**WORK INSTRUCTIONS**.
Copy the Scale Out page from "Q: What are" through "Regions and Cells.", putting "primary options" in place of "main options".

**DOCUMENT TEXT**.
═══

Stage 4: Scale Out

The fourth stage in the Scaling Journey is Scale Out.

No matter how much you manage to Scale up a single cluster, at one point you will have to scale out to multiple clusters, zones, regions or cells. It can be difficult to navigate the various choices you have and pick the best architecture. This page aims to help answer those questions.

Once you are past that stage, you are ready to proceed to the final stage of the Scaling Journey: Upgrade and Maintain.

FAQ

Q: When should I scale out my OpenStack Infrastructure?

A: There’s no special formula that will tell you that you need to scale out your OpenStack infrastructure. As almost everything else it depends on your requirements and expectations. There are however some factors that can help your decision. As you scale up your infrastructure you increase the exposure/risk if something goes wrong with your control plane. To mitigate that risk, usually complex setups and procedures are designed for the message broker and databases. However, in some cases, these complex solutions are also a headache to maintain and keep available. If you are reaching this point probably you should consider the option to scale out your deployment. There are also other motivations to scale out a deployment, like expose the users to the different deployment partitions, manage particular resources or workloads, keep it simple, …

Q: What are the different options to scale out an OpenStack Infrastructure?

A: There are two main options to scale out your OpenStack infrastructure: Regions and Cells.

═══

**GIVEN INFORMATION**.

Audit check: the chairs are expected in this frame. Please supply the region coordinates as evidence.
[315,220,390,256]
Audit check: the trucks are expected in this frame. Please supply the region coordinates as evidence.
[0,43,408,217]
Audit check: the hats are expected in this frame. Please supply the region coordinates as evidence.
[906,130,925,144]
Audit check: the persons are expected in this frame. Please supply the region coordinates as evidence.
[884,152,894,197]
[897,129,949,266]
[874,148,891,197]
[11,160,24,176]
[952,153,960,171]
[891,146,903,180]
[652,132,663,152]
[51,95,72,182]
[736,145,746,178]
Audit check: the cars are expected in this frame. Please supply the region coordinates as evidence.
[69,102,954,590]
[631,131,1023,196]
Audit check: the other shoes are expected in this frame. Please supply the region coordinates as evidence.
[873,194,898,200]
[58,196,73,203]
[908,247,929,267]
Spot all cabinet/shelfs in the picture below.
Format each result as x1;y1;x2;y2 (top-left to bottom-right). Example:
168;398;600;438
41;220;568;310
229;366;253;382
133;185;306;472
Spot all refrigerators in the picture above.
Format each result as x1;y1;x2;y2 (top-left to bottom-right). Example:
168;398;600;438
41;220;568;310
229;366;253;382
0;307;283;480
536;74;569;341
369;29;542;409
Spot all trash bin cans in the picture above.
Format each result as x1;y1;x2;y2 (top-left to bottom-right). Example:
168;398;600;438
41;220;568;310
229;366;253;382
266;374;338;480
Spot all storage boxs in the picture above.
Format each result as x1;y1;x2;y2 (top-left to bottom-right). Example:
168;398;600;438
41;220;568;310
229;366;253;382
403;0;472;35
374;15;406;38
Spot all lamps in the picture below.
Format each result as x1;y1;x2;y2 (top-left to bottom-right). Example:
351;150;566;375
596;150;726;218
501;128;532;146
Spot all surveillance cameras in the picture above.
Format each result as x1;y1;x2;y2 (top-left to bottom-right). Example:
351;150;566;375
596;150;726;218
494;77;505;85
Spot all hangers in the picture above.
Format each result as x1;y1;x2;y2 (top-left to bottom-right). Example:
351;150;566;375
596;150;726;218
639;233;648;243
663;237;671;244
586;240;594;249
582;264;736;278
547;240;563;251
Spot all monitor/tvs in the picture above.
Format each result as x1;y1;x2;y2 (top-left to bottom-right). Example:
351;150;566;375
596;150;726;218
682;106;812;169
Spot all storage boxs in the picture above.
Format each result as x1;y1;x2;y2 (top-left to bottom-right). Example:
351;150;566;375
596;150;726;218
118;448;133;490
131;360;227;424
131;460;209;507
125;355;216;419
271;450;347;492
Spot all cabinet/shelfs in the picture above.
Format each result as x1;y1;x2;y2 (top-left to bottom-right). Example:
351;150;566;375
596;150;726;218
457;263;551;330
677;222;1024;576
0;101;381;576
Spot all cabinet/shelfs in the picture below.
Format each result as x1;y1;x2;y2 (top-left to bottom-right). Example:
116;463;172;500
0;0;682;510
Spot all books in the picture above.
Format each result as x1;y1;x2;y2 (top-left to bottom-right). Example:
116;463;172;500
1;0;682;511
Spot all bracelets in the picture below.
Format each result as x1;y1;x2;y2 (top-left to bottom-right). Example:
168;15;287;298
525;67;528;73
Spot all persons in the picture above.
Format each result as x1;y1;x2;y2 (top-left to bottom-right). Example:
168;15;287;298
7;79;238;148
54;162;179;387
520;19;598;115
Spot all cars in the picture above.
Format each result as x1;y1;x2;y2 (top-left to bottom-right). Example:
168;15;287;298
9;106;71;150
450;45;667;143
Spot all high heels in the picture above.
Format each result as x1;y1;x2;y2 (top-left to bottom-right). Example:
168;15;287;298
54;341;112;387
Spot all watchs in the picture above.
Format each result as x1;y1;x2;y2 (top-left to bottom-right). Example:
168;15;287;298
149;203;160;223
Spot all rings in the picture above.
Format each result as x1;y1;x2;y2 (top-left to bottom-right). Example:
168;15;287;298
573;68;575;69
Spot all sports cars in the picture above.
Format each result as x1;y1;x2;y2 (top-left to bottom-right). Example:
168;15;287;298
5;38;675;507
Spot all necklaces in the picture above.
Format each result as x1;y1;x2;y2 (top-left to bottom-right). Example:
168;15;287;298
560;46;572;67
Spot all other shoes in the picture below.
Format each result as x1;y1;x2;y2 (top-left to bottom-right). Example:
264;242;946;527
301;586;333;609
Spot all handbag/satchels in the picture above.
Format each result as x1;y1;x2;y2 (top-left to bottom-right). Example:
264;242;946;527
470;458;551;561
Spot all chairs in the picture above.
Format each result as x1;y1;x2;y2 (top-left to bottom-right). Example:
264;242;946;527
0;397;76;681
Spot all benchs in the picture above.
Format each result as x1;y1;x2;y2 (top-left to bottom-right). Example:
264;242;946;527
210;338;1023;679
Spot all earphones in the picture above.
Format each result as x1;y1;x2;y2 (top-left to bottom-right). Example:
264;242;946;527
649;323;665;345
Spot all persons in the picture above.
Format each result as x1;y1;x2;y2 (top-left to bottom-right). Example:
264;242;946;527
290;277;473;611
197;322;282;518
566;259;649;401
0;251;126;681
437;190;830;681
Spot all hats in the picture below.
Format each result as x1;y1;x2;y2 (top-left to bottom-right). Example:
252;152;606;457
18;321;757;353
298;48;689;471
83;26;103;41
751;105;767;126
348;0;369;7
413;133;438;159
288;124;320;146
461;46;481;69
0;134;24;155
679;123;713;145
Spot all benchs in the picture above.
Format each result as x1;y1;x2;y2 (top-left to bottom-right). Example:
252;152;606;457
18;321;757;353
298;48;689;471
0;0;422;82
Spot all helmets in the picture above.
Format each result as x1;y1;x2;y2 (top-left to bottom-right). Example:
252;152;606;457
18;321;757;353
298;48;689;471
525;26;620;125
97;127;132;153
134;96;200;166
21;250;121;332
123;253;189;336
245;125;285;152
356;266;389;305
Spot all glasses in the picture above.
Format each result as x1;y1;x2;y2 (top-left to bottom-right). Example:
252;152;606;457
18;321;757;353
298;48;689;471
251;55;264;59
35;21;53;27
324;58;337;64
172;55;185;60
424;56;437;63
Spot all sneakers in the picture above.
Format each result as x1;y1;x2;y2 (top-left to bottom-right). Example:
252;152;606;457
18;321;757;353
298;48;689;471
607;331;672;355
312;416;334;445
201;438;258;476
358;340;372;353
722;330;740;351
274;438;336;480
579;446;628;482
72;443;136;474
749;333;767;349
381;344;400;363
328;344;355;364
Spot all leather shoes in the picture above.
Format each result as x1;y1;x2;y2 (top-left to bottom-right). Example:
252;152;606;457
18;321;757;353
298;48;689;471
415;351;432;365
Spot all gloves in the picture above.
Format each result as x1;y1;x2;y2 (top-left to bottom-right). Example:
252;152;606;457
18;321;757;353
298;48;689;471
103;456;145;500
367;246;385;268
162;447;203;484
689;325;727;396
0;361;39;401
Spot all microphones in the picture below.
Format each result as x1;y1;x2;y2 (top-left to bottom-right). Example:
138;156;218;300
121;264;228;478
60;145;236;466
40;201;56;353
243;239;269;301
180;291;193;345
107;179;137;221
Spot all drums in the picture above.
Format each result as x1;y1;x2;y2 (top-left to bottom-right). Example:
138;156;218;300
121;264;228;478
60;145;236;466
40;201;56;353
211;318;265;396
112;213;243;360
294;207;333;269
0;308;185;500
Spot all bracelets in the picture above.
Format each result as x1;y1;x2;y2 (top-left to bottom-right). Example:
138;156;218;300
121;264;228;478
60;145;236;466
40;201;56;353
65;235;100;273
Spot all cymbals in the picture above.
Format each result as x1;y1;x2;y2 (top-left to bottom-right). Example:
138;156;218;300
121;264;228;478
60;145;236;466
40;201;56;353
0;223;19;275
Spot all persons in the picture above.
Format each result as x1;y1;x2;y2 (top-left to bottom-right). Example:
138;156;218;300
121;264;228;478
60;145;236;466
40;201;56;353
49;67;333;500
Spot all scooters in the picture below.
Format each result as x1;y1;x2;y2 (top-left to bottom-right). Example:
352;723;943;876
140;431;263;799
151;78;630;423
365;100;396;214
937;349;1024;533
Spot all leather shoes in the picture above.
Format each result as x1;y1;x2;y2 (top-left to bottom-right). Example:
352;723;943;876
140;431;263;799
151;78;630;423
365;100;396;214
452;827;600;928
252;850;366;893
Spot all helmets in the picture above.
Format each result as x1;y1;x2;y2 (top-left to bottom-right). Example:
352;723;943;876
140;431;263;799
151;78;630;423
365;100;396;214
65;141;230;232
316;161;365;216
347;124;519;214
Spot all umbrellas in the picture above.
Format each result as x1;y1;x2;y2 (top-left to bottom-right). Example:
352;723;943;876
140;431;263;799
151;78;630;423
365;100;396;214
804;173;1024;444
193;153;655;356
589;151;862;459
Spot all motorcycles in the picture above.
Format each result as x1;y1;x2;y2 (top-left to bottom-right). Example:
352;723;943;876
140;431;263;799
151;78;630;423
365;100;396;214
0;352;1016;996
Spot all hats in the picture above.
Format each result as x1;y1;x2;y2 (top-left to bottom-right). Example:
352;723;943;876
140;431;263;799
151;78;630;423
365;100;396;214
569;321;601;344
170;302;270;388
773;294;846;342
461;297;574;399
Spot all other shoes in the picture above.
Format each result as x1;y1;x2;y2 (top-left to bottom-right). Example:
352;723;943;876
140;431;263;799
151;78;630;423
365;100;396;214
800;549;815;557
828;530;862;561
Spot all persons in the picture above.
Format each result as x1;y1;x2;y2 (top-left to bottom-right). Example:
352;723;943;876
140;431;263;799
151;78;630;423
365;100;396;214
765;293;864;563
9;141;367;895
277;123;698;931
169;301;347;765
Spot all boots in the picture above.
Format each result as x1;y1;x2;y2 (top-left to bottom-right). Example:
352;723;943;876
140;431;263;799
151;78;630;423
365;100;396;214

═══

**RESULT OF THE TASK**.
Q: What are the different options to scale out an OpenStack Infrastructure?

A: There are two primary options to scale out your OpenStack infrastructure: Regions and Cells.